Millions of Lab Animals Sacrificed Each Year with Lethal Dose Drug Testing

by David Gutierrez, staff writer

(NaturalNews) An often lethal test required for drugs to gain regulatory approval is scientifically worthless, an extensive procedural review has concluded.

Millions of animals are used for research each year, with two million in Europe alone. Of these two million, half a million are used to test the toxicity of new drugs, including 15,000 subjected to the acute toxicity test.

The review, led by Sally Robinson of AstraZeneca Plc and using data compiled from 18 pharmaceutical companies and Britain's National Center for the Replacement, Refinement and Reduction of Animals in Research (NC3R), concluded that the single-dose acute toxicity test provides no useful information about a drug's health risks to humans.

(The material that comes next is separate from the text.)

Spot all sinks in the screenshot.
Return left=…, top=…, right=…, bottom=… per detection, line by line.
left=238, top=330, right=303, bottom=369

The test involves giving animals, usually mice and rats, large doses of a new drug and recording at what dose major toxic effects first emerge. Animals are given doses up to 2,000 milligrams per kilogram of body weight - technically the maximum possible dose - and scientists observe for toxic reactions within 24 hours. In many cases, these doses are lethal.

Currently, European Union regulations require acute toxicity tests before a drug can move to human clinical trials. But according to the review, the test provides no useful scientific information. Routine studies were much more effective at determining the nature of toxic drug effects, the researchers concluded, while acute toxicity tests do not provide this specific information.

In light of the new study, the regulations that require these tests should be changed, said Kathy Chapman of NC3R.

Robinson agreed that the tests should be eliminated.

"While we recognize that this reduction represents a small proportion of the total [animal testing conducted], it is an important step in the right direction," Robinson said.

Acting within existing drug regulations, pharmaceutical companies have already reduced their use of acute toxicity tests by more than 70 percent in recent years, in recognition of the test's limited usefulness.